In their work, the authors study the role of Glycerol-3 phosphate acyltransferase 4 (GPAT4) and show its role not merely as a metabolic enzyme but as a player of endocardial integrity and, consequently, of cardiac morphogenesis. By exploiting both global and endocardial‐specific Gpat4 knockout models, the Authors show that loss of GPAT4 triggers an ER stress response selectively in endocardial cells, resulting in augmented ER-mitochondrial communications, mitochondrial dysfunction and endothelial-specific activation of cGAs-STING pathway, a crucial component of the innate immune system. The net result is impaired endocardial survival, aberrant myocardial compaction, and malformations in chamber architecture.

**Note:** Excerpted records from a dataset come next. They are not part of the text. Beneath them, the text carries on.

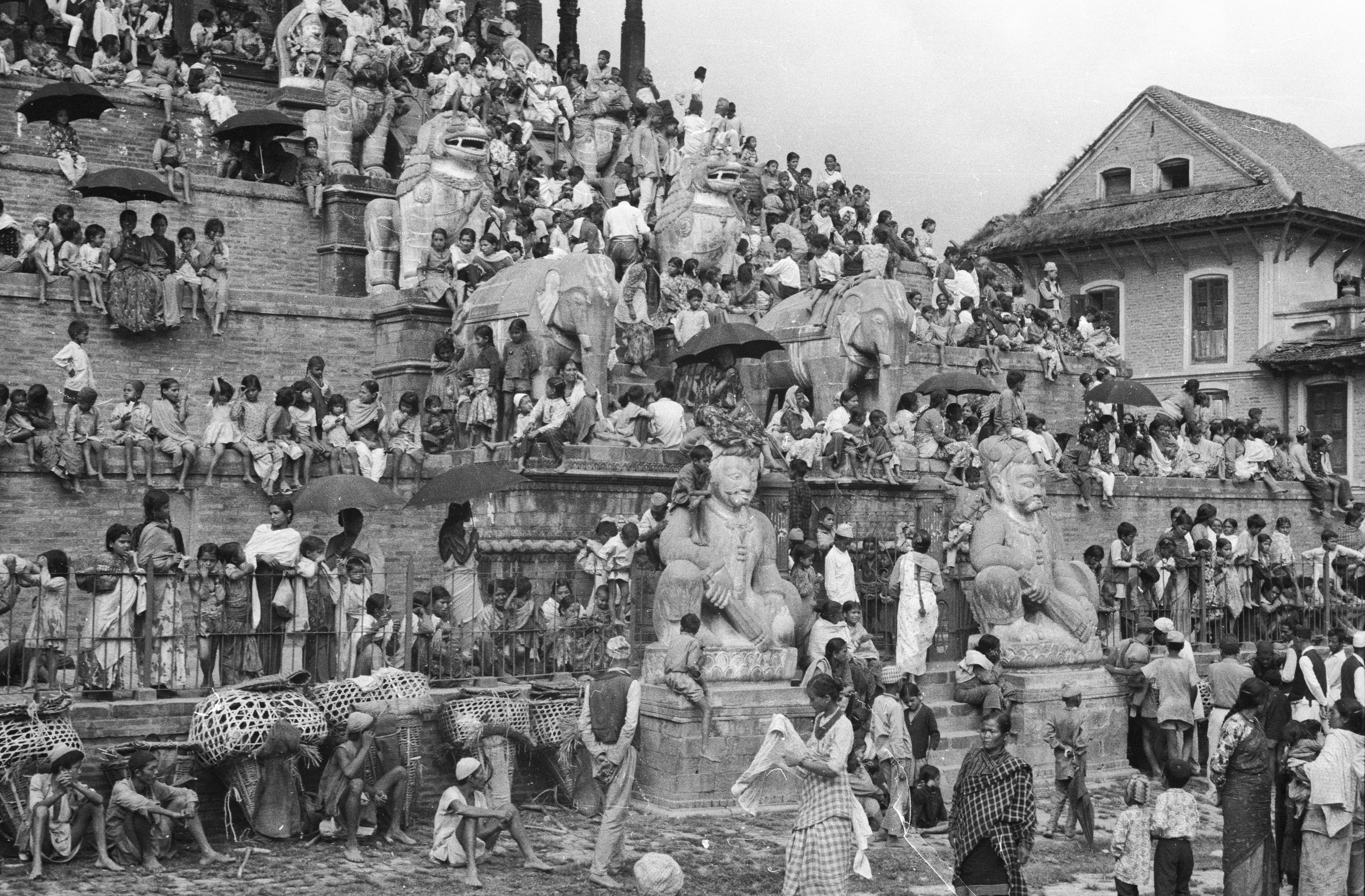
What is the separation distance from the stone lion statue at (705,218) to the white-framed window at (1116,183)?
17994 millimetres

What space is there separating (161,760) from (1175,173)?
110 feet

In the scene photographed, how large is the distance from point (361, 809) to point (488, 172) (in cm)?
1277

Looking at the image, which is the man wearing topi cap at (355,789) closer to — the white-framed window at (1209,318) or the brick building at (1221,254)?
the brick building at (1221,254)

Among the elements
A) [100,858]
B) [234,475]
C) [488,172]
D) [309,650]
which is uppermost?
[488,172]

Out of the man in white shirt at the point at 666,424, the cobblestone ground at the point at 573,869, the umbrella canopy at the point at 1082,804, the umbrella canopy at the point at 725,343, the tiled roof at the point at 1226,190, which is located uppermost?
the tiled roof at the point at 1226,190

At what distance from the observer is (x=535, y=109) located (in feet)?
102

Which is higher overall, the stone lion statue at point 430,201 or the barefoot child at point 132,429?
the stone lion statue at point 430,201

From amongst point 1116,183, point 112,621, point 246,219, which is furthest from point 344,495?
point 1116,183

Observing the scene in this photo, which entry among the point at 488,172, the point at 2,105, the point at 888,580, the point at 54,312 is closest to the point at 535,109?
the point at 488,172

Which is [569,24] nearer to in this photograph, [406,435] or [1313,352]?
[1313,352]

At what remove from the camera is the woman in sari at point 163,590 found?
44.5 ft

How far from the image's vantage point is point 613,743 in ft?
41.6

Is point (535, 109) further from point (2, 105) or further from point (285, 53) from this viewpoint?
point (2, 105)

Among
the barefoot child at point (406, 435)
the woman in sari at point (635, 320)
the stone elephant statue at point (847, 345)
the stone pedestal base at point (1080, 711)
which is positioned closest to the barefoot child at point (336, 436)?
the barefoot child at point (406, 435)
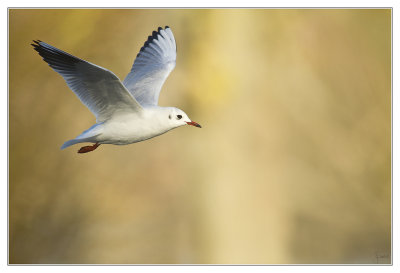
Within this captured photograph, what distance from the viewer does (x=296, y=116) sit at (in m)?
2.94

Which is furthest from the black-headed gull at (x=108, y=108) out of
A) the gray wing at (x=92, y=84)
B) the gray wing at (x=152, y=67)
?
the gray wing at (x=152, y=67)

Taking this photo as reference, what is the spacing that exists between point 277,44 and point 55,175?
1426mm

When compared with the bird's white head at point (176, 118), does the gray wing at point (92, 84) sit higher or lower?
higher

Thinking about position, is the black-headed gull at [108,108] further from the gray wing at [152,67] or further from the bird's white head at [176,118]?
the gray wing at [152,67]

A key strength of the work lies in its mechanistic clarity. GPAT4 is involved in classical pathways of glycerophospholipid biosynthesis, which might have suggested a lipid centric phenotype. Instead, GPAT4 emerges as a guardian of ER homeostasis. This selective buffering of ER stress prevents excessive ER–mitochondrial calcium transfer, thereby preventing mitochondrial calcium overload and the escape of mtDNA into the cytosol. By connecting these intracellular events to heart development, the study fills a substantial gap in our understanding of how organellar crosstalk shapes morphogenesis. Endocardial–myocardial signaling has long been recognized as essential for trabeculation, compaction, and coronary vessel formation, but the upstream regulators of endocardial health have been elusive. GPAT4 now takes its place alongside well recognized pathways as Notch, BMP, and Neuregulin, as a critical node, although operating through organelle biology rather than classical growth factor signaling. The demonstration that genetic ablation of cGAS or STING rescues the lethal cardiac phenotypes of Gpat4 deletion mice is particularly compelling. It not only confirms the pathological role of aberrant mtDNA driven inflammation in the developing heart but also raises the intriguing perspective of modulating innate‐immune sensors to correct congenital defects.

In sum, these findings elevate GPAT4 from a “housekeeping” enzyme to a developmental rheostat that tunes organelle stress and immune signaling to sculpt the heart. This study shed new light on the organellar foundations of cardiac form and function.